Der Flug war eigentlich für eine Dauer von acht Tagen angelegt, wovon knapp fünf angedockt an der ISS hätten verbracht werden sollen. Das Docking an der Raumstation war für etwa 26 Stunden nach dem Start geplant.

So musste die Mission auf zwei Tage gekürzt werden. Die Landung wurde am 22. Dezember in White Sands in Nevada durchgeführt. Es war das erste Mal in der US-Geschichte, dass ein (potentiell) bemannbares Kapselsystem auf festem Boden niederging.

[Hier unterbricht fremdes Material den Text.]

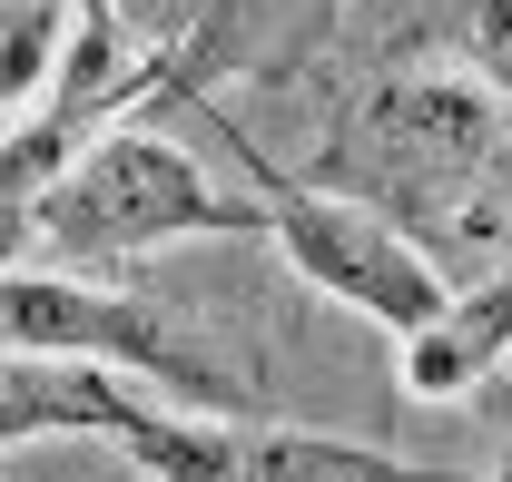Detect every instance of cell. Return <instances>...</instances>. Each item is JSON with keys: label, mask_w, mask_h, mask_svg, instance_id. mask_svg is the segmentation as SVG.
Segmentation results:
<instances>
[{"label": "cell", "mask_w": 512, "mask_h": 482, "mask_svg": "<svg viewBox=\"0 0 512 482\" xmlns=\"http://www.w3.org/2000/svg\"><path fill=\"white\" fill-rule=\"evenodd\" d=\"M316 178L434 256L483 227L512 237V99L483 69H384L325 119Z\"/></svg>", "instance_id": "1"}, {"label": "cell", "mask_w": 512, "mask_h": 482, "mask_svg": "<svg viewBox=\"0 0 512 482\" xmlns=\"http://www.w3.org/2000/svg\"><path fill=\"white\" fill-rule=\"evenodd\" d=\"M178 237H266V197L207 187L188 138L119 119L30 197V217L10 227V256L30 246V266H128V256L178 246Z\"/></svg>", "instance_id": "2"}, {"label": "cell", "mask_w": 512, "mask_h": 482, "mask_svg": "<svg viewBox=\"0 0 512 482\" xmlns=\"http://www.w3.org/2000/svg\"><path fill=\"white\" fill-rule=\"evenodd\" d=\"M227 128V148H237V168H247V187L266 197V246L316 286L325 305H345V315H365L375 335H394V345H414L434 315L453 305V276L434 246H414L394 217H375L365 197H345V187L325 178H296V168H276V158H256V138L237 119Z\"/></svg>", "instance_id": "3"}, {"label": "cell", "mask_w": 512, "mask_h": 482, "mask_svg": "<svg viewBox=\"0 0 512 482\" xmlns=\"http://www.w3.org/2000/svg\"><path fill=\"white\" fill-rule=\"evenodd\" d=\"M0 325H10V355H99L119 374H138V384H158L188 414H256L247 374L217 355L188 315H168L148 296H119V286H89L69 266H20L10 256Z\"/></svg>", "instance_id": "4"}, {"label": "cell", "mask_w": 512, "mask_h": 482, "mask_svg": "<svg viewBox=\"0 0 512 482\" xmlns=\"http://www.w3.org/2000/svg\"><path fill=\"white\" fill-rule=\"evenodd\" d=\"M119 453L148 482H434L384 443L306 433L276 414H188V404H138L119 423Z\"/></svg>", "instance_id": "5"}, {"label": "cell", "mask_w": 512, "mask_h": 482, "mask_svg": "<svg viewBox=\"0 0 512 482\" xmlns=\"http://www.w3.org/2000/svg\"><path fill=\"white\" fill-rule=\"evenodd\" d=\"M512 364V256L493 276H473V286H453V305L404 345V404H463L483 374H503Z\"/></svg>", "instance_id": "6"}, {"label": "cell", "mask_w": 512, "mask_h": 482, "mask_svg": "<svg viewBox=\"0 0 512 482\" xmlns=\"http://www.w3.org/2000/svg\"><path fill=\"white\" fill-rule=\"evenodd\" d=\"M463 69H483L512 99V0H463Z\"/></svg>", "instance_id": "7"}, {"label": "cell", "mask_w": 512, "mask_h": 482, "mask_svg": "<svg viewBox=\"0 0 512 482\" xmlns=\"http://www.w3.org/2000/svg\"><path fill=\"white\" fill-rule=\"evenodd\" d=\"M79 40H128L119 0H79Z\"/></svg>", "instance_id": "8"}, {"label": "cell", "mask_w": 512, "mask_h": 482, "mask_svg": "<svg viewBox=\"0 0 512 482\" xmlns=\"http://www.w3.org/2000/svg\"><path fill=\"white\" fill-rule=\"evenodd\" d=\"M483 482H512V463H503V473H483Z\"/></svg>", "instance_id": "9"}]
</instances>
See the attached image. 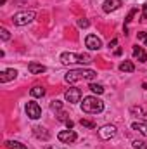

Der Starliner ist in der Lage, vier bis fünf Personen zur ISS zu bringen. Im Notfall, wenn etwa das Fahrzeug zur Evakuierung der ISS verwendet werden muss, können sogar bis zu sieben Personen an Bord gehen. Ein Starliner kann neben dem Personentransport auch noch zusätzlich bis zu 160 Kilogramm Fracht für die ISS (oder von der ISS zurück zur Erde) aufnehmen.

Nachdem bei dieser Mission eine ganze Reihe der Testziele nicht erreicht werden konnten, ist es derzeit ist es unklar, ob der Flug wiederholt werden muss, oder ob die NASA die nächste Mission bemannt durchführen wird.